* **İstenen Görev**
Erdoğan'ın aile üzerine yaptığı konuşmayı ele alan yazıyı, son cümlesinden sonra kaldığı yerden alıp sürdürün.

* **Metin Parçası**
※ ※ ※
Cumhurbaşkanı Erdoğan: "Ailemize çok büyük operasyonlar çekiliyor!"
Yazıya şöyle bir “spotla”
başlayalım:
“AK Parti
Adana, Hakkari, İstanbul, Manisa, Malatya Şanlıurfa ve Tokat İl Kadın Kolları 6. Olağan
Kongreleri”ne katılan Cumhurbaşkanı Erdoğan, çok önemli “ikaz”
ve “tespit”lerde bulundu.
Konuşmasında, “aile”nin önemine vurgu yapan Sayın
Erdoğan…
“Televizyonuyla,
filmiyle, dizisiyle, müziğiyle, internetiyle ve daha nice mecralarıyla ailemize
yönelik çok büyük OPERASYONLAR çekiliyor!” dedi.
*
Evet…
Girişimiz böyle oldu.
※ ※ ※
Bir koleksiyonda saklanan öğeler
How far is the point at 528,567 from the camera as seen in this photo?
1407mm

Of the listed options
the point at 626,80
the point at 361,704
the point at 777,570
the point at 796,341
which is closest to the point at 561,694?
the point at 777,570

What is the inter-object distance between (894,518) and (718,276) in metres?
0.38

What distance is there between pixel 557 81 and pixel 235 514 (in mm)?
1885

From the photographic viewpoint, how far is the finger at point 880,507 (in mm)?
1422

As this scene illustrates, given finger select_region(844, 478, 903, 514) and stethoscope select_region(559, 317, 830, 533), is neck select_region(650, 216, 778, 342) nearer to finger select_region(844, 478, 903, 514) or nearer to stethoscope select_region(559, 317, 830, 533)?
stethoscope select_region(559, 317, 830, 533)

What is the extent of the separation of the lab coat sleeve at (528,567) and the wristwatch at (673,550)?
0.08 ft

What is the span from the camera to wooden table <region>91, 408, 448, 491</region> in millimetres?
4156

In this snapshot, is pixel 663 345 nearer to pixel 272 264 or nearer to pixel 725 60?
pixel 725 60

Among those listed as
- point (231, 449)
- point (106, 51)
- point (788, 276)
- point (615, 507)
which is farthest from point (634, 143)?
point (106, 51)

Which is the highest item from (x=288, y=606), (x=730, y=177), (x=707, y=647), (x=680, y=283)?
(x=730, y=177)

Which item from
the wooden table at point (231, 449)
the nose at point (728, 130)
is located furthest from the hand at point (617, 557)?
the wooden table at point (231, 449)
※ ※ ※
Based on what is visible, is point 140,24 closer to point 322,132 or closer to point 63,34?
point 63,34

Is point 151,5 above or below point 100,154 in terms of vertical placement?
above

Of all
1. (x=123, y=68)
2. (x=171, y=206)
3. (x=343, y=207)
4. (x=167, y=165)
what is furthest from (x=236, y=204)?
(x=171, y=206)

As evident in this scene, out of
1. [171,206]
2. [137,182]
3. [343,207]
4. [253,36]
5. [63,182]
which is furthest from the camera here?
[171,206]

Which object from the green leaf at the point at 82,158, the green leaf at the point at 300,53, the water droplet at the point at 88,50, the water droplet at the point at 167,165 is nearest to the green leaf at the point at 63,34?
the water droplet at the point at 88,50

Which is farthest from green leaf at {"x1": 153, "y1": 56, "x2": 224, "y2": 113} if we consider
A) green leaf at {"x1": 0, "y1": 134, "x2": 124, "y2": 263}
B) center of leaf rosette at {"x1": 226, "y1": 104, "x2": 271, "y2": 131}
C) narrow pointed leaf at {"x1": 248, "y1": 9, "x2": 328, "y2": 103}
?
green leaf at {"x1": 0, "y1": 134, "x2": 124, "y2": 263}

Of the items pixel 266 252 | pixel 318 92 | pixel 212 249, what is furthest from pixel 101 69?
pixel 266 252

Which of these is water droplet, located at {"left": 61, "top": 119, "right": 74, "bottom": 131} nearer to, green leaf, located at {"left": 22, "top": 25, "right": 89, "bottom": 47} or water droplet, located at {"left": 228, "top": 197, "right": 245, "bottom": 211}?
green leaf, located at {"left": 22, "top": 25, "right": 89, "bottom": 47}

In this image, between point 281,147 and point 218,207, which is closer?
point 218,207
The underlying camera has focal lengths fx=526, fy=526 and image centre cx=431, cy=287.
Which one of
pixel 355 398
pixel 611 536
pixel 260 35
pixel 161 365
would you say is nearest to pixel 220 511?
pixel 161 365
※ ※ ※
* **Görev Yanıtı**
Her lâfın bir yerlere çekildiği
bu tuhaf ortamda, yazımızın devamını nasıl getireceğiz, hele bir bakalım:
Efendiiim;
Sayın Cumhurbaşkanımızın “üç temel alandaki” sıkıntılardan “şikâyetçi olduğu” konuşmaları
dikkatlerinize arz etmeye çalışıyorum…
Bu üç temel alan hemen aklınıza
gelmiştir:
1-Eğitim,
2-Kültür,
Üç:
Aile.
Sayın Cumhurbaşkanımızın bu üç
alandaki eksikliklere, “özeleştiri”
vurgusuyla dikkat çektiği “çok sayıda”
konuşması vardır.
Bu meseleler, Sayın Erdoğan’ın
Başkanlık ettiği Cumhurbaşkanlığı Yüksek
İstişare Kurulu’nda da gündeme gelmiştir.
Çok mühim toplantılardan birinin
sonrasında pek güzel bir açıklama yayınlanmıştır.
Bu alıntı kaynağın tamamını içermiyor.